The NHA and the Maria Mitchell Association are collaborating on an exhibition celebrating the 200th anniversary of the birth of Maria Mitchell—Nantucket native, educator, and the first female astronomer in America. Using artifacts from both organizations’ collections, plus loan items from the Nantucket Atheneum and private collections, the exhibition will explore Mitchell’s background, influences, and life on Nantucket; her contributions to science as the first professor of astronomy at Vassar College; the legacy she left through her students; and the continuing relevance of her work today.
About Maria Mitchell
Maria Mitchell was America’s first woman astronomer. Raised on Nantucket in a Quaker family of ten children, she and her siblings were encouraged to learn and inquire by their astronomer father and librarian mother. All the children assisted their father in his astronomical work, but Maria took to it more.
On Quaker-influenced Nantucket, Maria saw women empowered to learn and work and lead, at a time when many women elsewhere were limited to the domestic sphere. Twenty-eight years on independent Nantucket shaped Maria for a future of hard work and major scientific and social achievement.
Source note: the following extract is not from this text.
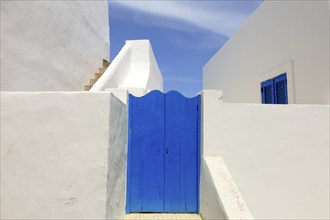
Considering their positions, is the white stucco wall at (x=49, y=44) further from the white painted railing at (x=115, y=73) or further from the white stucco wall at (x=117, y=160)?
the white stucco wall at (x=117, y=160)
On October 1, 1847, Maria noticed something new in the night sky—a comet: a frozen mass of rock and ice orbiting the sun. William confirmed the sighting and communicated the discovery to the wider scientific world. Her discovery qualified her for a gold medal from the King of Denmark, which, after much delay, she received in March 1849. Maria was the first woman and the first American to receive this honor, and it propelled her to worldwide fame.
As the first professor of astronomy at Vassar College, her life off island was one of exploration and acclaim, training future women scientists and educators of the world. Maria taught at Vassar from 1865 to 1888. Her classes were the most popular at the college and she was the most beloved professor. As a professor, Maria detested lecturing, preferring that her students learn by doing. Twice she and her students traveled West to observe solar eclipses, in 1869 and 1878, this at a time when women typically did not travel alone let alone to observe an astronomical event. The 1869 eclipse made Maria and her students the only all women’s group observing under the auspices of the federal government.
A life-long advocate for women in science and education, Maria joined with other well-known women to fight for the rights of women.
Two hundred years after her birth, we celebrate her accomplishments and the lasting influence she has had in astronomy, women in the sciences, education, and women in education.